3. Chat with your neighbours
Speaking to your neighbours in advance of a planning application, both from the perspective of good manners and the fact that you’ll be living next door to each other for the foreseeable future, is always a good idea.

However, the notion that an objection from a neighbour will be fatal to your application couldn’t be more wrong. Neighbour opinions can only flag up issues of policy that the planning officers will almost certainly be scrutinising anyway. Plenty of applications go through in spite of significant neighbour objections and, conversely, some schemes get refused that have significant local support. The reality is, it often makes little difference.

4. Gather sufficient information
Most planning departments will not accept an application if they feel insufficient information has been provided so it’s always best practice to try to ensure as much as possible is included. A set of clear drawings of the ‘existing’ and ‘proposed’, with accurate dimensions, a scale bar and north point, and a location plan is fairly basic. Even if you’re only changing one floor of a house, the planners will generally want all the floorplans, elevations and so on.

5. Employ an architect to help
An architect’s knowledge and experience is invaluable; as well as offering design expertise, they can also add value to your home project in many other ways, including providing guidance and negotiation help with planning and permissions. Though they can be expensive, they don’t have to be.


1. Blame the officer
If your first application is refused, it seems easy to blame the planning officer responsible. The reality is that planning officers only follow and implement strict planning policy, so often it’s the policy that’s being ‘unreasonable’, not the officer. It is often the case that planning officers will love the designs and vision of an application, but due to restriction in policy, they are forced to reject it. So don’t jump to blame the officer – try taking a closer look at your local policy first.

2. Try to be clever
There seem to be so many theories about the best way to ‘persuade’ planning that your scheme is acceptable. A common idea is to go in with a scheme that pushes the boundaries further than you want on the basis that you’ll be able to negotiate with planning back to where you wanted to be in the first place. Others think they can ‘sneak’ things through unnoticed, putting in a bland application and then building something more.

In my experience, none of these games tend to work, at best; causing delays and frustration and at worst; enforcement. So the best strategy is to go in for what you want and what you believe you can justify in the light of policy.

3. Write anything off
Many people think that nothing can be done to a listed building and there’s no chance of getting anything through in a conservation area. Neither of these is true. The key is working with an experienced designer, who can work with the parameters within which your home is constrained, and being open to other ways to achieve what you want.

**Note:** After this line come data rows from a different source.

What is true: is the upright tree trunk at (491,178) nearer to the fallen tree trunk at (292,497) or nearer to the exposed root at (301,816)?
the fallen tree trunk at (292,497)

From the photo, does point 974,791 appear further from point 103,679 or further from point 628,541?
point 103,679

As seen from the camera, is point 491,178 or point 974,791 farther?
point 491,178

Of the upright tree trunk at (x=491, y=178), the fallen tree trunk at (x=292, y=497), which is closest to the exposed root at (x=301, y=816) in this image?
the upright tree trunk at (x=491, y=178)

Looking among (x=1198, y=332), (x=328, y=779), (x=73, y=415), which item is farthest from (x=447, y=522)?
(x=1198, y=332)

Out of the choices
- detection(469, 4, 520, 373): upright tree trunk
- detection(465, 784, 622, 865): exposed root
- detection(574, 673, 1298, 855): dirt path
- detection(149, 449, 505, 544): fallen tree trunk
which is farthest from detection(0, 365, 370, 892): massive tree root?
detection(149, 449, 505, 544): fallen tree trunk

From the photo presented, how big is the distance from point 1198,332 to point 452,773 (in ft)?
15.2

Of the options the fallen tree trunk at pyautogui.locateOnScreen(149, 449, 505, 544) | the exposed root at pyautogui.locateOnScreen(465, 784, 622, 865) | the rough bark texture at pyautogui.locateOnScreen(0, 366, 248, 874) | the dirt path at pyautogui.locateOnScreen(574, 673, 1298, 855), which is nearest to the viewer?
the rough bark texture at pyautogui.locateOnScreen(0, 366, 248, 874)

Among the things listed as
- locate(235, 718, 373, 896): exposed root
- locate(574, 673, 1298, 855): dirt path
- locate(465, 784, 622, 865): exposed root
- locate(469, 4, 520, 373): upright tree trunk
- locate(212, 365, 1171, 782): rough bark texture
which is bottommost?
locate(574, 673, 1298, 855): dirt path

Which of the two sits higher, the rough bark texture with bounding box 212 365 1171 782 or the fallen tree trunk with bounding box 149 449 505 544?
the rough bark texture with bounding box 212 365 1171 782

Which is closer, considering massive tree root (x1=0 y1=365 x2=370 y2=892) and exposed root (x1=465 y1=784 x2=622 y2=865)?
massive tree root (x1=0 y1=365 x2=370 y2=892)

4. Forget you have just three years!
An often overlooked fact is that once you receive your planning permission, you have to start implementing it within three years. Long gone are the days when developers started projects by merely erecting a fence and digging a hole in the hope that a much later start would also retain the validity of the permission. Today, you have to demonstrate to the council that you’ve made what’s referred to as a ‘meaningful start’ on construction, so don’t hang about!

5. Start work anyway
Starting work before receiving your permissions is highly risky and potentially very costly. Worryingly, a survey carried out by Architect Your Home found that 17% of interviewees had started work or were planning to start without investigating whether they needed permission. A planning breach in itself is not illegal and the council will often permit a retrospective application where planning permission has not been sought, but try to avoid it if you can – refusal to comply with consequent council enforcements could result in prosecution!